── Page text
Archit
We are using yarn-cluster mode , and calling spark via Client class
directly from servlet server. It works fine.
To establish a communication channel to give further requests,
It should be possible with yarn client, but not with yarn server. Yarn
client mode, spark driver is outside the yarn cluster; so it can issue more
commands. In yarn cluster, all programs including spark driver is running
inside the yarn cluster. There is no communication channel with the client
until the job finishes.
If you job is to keep spark context alive, and wait for other commands, then
this should wait forever.
I am actually working on some improvements on this and experiment in our
product, I will create PRs when I feel conformable with the solution
1) change Client API to allow the caller to know yarn app resource capacity
before passing arguments
2) add YarnApplicationListener to the Client
3) provide communication channel between application and spark Yarn client in
cluster.
────
— Tasks for this exercise —
1. List the improvements that the post about running Spark in YARN cluster mode says its writer is working on.
2. Carry on the post about running Spark in YARN cluster mode, starting after its last line.
── Collected data
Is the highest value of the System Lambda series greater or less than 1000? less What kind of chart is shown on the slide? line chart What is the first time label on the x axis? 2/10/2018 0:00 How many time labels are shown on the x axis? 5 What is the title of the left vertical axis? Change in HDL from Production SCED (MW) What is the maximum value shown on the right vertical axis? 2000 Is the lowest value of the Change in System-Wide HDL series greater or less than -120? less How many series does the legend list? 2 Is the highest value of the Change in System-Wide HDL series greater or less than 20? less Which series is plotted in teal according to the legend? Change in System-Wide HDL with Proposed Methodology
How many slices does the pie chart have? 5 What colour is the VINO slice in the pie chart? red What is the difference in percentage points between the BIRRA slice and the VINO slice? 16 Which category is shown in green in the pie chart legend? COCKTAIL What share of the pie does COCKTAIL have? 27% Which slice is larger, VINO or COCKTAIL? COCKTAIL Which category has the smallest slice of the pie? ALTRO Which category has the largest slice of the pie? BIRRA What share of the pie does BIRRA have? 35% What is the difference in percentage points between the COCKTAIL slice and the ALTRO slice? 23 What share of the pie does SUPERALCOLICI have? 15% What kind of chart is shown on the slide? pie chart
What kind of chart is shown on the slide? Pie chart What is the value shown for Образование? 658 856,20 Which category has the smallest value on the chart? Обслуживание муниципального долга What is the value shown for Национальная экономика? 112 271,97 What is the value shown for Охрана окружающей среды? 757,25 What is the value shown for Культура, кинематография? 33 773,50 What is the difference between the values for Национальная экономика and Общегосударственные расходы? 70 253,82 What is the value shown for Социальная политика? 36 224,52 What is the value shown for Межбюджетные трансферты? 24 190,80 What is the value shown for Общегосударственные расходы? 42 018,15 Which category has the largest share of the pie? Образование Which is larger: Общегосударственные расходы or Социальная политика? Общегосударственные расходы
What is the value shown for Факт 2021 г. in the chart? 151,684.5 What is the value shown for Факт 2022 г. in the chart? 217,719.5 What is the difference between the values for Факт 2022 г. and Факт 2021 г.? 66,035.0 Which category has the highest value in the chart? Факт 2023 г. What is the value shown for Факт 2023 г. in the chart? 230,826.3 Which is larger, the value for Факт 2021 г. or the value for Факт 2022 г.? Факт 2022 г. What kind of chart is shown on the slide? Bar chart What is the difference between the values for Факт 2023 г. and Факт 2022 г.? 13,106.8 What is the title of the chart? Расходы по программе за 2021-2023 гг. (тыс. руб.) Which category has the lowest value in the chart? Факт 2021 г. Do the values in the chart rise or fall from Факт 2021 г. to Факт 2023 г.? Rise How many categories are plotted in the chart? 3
────
— Solved problems —
1.
1) Change the Client API so the caller can know the YARN app's resource capacity before passing arguments.
2) Add a YarnApplicationListener to the Client.
3) Provide a communication channel between the application and the Spark YARN client in cluster mode.

2.
The #1) is not directly related to the communication discussed here
#2) allows the application to have application life cycle call back as to app
start end in progress failure etc with yarn resources allocations
I changed #1 and #2 in forked spark, and it's worked well in cdh5, and I am
testing against 2.0.5-alpha as well.
For #3) I did not change in spark currently, as I am not sure the best approach
yet. I put the change in the application runner which launch the spark yarn
client in the cluster.
The runner in yarn cluster get applications host and port information from the
passed configuration (args), then creates an Akka actor using spark context
actor system, send a hand shake message to the caller outside the cluster,
after that you will have a two way communications
With this approach, I can send spark listener call backs to the app, error
messages, app level messages etc.
The runner inside the cluster can also receive requests from outside cluster
such as stop.
We are not sure Akka approach is the best, so I am still experimenting it. So
far it does what we wants .
Hope this helps
Chester
Sent from my iPhone
> On Aug 29, 2014, at 2:36 AM, Archit Thakur wrote:
>
> including u...@spark.apache.org.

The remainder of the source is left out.